__ARBEITSAUFTRÄGE__.
(a) Zu welcher Pflanzenfamilie gehört der Schlafmohn laut dem Text über den Schlafmohn?
(b) Bitte führe den Text über den Schlafmohn im Anschluss an seinen letzten Satz weiter.

__SEITENTEXT__.
+++++
In Teil 9 unserer Drogeninfo befassen wir uns mit einer uralten psychoaktiven Pflanze und ihren Produkten und zentralen Inhaltsstoffen. Die Rede ist vom Schlafmohn, dem daraus gewonnen Opium und dessen Opiumalkaloiden, insbesondere mit dem Alkaloid Morphin.
Der Schlafmohn heißt botanisch Papaver somniferum (Synonyme: Papaver glaucum Papaver nigrum, Papaver officinale, Papaver setigerum) und gehört zur Familie der Papaveraceae (Mohngewächse). Papaver somniferum wird neben anderen Trivialbezeichnungen auch Black-Poppy, Feldmohn, Garden-Poppy, Gartenmohn, Magenkraut, Opium-Poppy, Pavot somnifere, Poppy, Schlafmohn und White-Poppy genannt. Die Pflanze ist ursprünglich in (Süd-)Europa beheimatet, kommt aber heute weltweit als Kultivar vor, in der Schweiz sogar als Wildpflanze, Blütezeit ist von Juni bis August. Als vom Menschen verwendete Nutzpflanze ist der Schlafmohn mindestens seit der Jungsteinzeit bekannt, die früheste medizinische Verwendung ist für 4000 v. Chr. durch Keilschriften belegt.
+++++
__BEREITGESTELLTES MATERIAL__.

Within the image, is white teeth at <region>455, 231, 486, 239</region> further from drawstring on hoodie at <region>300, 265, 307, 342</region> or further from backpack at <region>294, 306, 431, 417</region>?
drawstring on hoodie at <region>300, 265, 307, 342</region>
+++++
__ANTWORTEN JE AUFGABE__.
(a) Zur Familie der Papaveraceae (Mohngewächse).

(b)
Papaver somniferum ist ein einjähriges Gewächs (was nicht bei allen Mohnsorten der Fall ist), mit einfachem oder verzweigendem, glattem Stengel. Die zartblättrigen Blüten sind weiß, violett-weiß, violett, hellblau, purpur, rosa oder erscheinen in verschiedenen Rottönen, bis hin zur fast schwarzen Blüte; oft mit Fleck am Grund der Blütenblätter. Der Schlafmohn wird bis zu 180 Zentimeter hoch. Seine Blätter sind gezahnt, länglich bis oval, bläulich-grün, stengelumfassend und ungeteilt. Die Pflanzen bilden in der Regel dunkelbraunen Samen aus (wobei es Somniferum-Samen in den unterschiedlichsten Farben gibt: gelblich, graulich, bräunlich, schwarz), der in sich der Frucht (Mohnkapsel) befindet. Die Pflanzen beinhalten einen weißen Latex (Milchsaft).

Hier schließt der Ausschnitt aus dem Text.